Re: Distributivity in Tropashko's Lattice Algebra

Marshall Spight wrote:
> Mikito Harakiri wrote:
> >
> > (a join c)
> > union
> > (b join c)
> > union
> > (a join b) = b union c
> >
> > This single equation is equivalent to both predecessors. Indeed to
> > derive the first one, join both sides with "c". On left side leverage
> > distributivity, and on the right side apply absorption law. This gives
> >
> > (a join c)
> > union
> > (b join c)
> > union
> > (a join b join c) = c
>
>
> Mikito,
>
> I have reread your post a few times. I follow all of it except the
> above. I don't see how you can apply distributivity and absorbtion
> at the same time and go from the first to the second. (I think I
> am only capable of understanding proofs that go one step at a time.
> If that.)

Gluing several steps into one is certainly a sloppy way to cause confusion:-)

1. Join both sides with "c":

((a join c)
union
(b join c)
union
(a join b)) join c = (b union c) join c

2) Absorption law on the right:

((a join c)
union
(b join c)
union
(a join b)) join c = c

3) The lattice algebra of the header relations is distributive.

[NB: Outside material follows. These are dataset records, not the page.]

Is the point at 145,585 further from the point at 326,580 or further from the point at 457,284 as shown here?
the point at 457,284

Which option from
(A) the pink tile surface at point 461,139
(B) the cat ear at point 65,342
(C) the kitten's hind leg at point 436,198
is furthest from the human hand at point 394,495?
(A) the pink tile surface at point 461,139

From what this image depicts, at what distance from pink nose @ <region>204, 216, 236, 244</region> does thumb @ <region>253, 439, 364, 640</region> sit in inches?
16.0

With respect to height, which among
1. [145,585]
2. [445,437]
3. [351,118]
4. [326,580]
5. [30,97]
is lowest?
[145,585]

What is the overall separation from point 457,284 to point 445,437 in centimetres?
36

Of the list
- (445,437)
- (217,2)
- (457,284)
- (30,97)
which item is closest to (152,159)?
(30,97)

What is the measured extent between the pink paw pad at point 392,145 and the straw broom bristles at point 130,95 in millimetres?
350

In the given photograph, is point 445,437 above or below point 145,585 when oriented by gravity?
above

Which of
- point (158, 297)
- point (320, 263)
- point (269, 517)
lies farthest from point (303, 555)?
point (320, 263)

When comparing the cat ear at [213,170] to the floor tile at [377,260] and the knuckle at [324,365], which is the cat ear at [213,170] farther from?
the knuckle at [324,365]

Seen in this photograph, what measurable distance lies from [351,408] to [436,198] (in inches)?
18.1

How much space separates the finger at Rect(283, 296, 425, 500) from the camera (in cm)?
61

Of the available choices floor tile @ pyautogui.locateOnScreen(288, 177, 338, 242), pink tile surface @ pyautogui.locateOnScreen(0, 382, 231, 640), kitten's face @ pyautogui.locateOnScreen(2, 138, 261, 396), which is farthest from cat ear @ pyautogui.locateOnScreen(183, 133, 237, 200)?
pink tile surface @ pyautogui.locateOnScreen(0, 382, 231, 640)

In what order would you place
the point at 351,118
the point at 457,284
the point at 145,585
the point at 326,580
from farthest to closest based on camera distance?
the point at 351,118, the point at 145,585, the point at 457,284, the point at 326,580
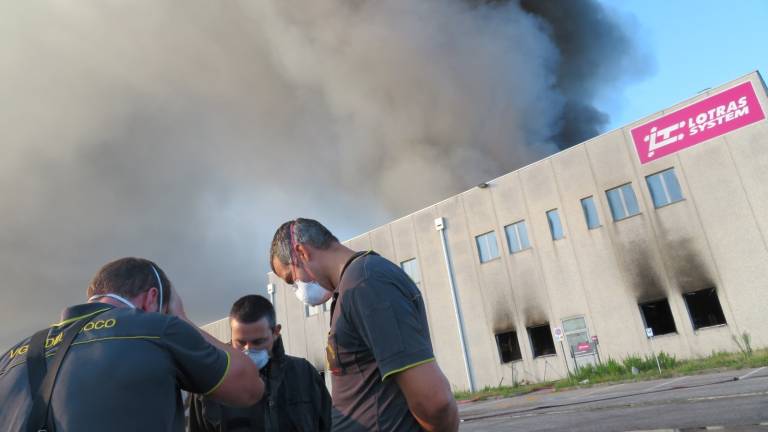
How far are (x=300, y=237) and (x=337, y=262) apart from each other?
0.73 ft

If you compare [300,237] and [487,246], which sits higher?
[487,246]

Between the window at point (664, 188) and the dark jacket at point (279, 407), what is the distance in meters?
16.5

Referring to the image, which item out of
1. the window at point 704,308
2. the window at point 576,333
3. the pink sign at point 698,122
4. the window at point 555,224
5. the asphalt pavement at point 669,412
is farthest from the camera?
the window at point 555,224

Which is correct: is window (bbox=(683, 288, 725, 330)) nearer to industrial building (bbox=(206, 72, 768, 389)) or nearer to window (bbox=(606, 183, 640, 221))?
industrial building (bbox=(206, 72, 768, 389))

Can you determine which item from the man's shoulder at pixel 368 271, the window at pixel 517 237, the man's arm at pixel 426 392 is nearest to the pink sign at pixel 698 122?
the window at pixel 517 237

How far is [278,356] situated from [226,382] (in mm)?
1417

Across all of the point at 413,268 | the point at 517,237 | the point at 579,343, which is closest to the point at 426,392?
the point at 579,343

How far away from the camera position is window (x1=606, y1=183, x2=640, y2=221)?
17.3 meters

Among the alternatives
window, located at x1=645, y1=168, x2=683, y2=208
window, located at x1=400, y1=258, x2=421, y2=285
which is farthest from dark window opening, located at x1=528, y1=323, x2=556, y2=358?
window, located at x1=645, y1=168, x2=683, y2=208

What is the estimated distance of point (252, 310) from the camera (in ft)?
10.7

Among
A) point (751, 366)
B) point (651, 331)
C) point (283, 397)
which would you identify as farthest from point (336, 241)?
point (651, 331)

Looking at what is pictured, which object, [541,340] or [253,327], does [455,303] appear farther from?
[253,327]

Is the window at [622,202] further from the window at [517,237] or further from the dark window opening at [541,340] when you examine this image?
the dark window opening at [541,340]

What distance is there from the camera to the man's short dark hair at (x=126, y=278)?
6.46 ft
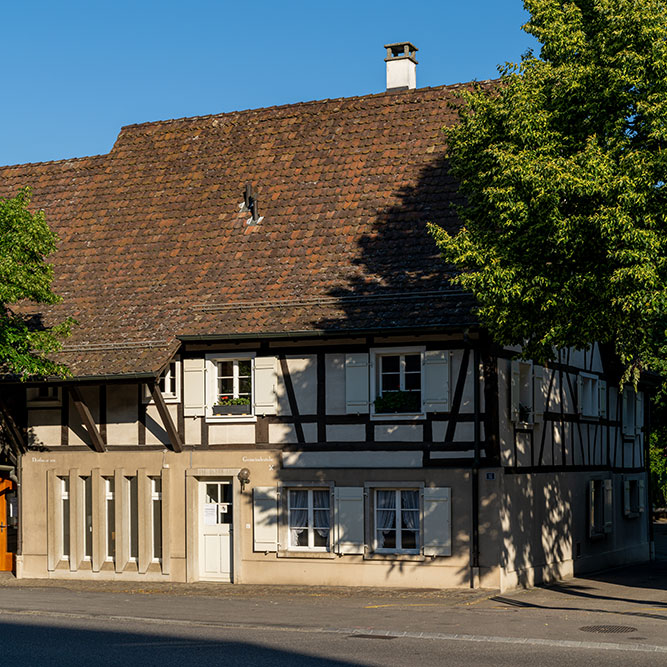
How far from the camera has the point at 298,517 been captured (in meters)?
24.5

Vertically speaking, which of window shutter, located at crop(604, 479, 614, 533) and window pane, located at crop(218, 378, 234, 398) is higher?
window pane, located at crop(218, 378, 234, 398)

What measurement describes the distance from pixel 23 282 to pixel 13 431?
177 inches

Apply distributive law on the left:

((a join c join c)
union
(b join c join c)
union
(a join b join c)) = c

4) Idempotence:

((a join c)
union
(b join c)
union
(a join b join c)) = c

> Checking to make sure I understand your terminology:
>
> a, b, c are empty relations with the same headers (same set of
> attributes)
> as A, B, and C, respectively.

Right.

> a < b means a has a *not necessarily proper* subset of the attributes
> of b.

Well, formally

a < b

means

a join b = b
a union b = a

For the sublattice of header relations (which is algebra of sets) it is indeed the same as the subset of attributes.

> (This is a partial order, yes?)
 

Yep Received on Wed Aug 17 2005 - 19:04:12 CEST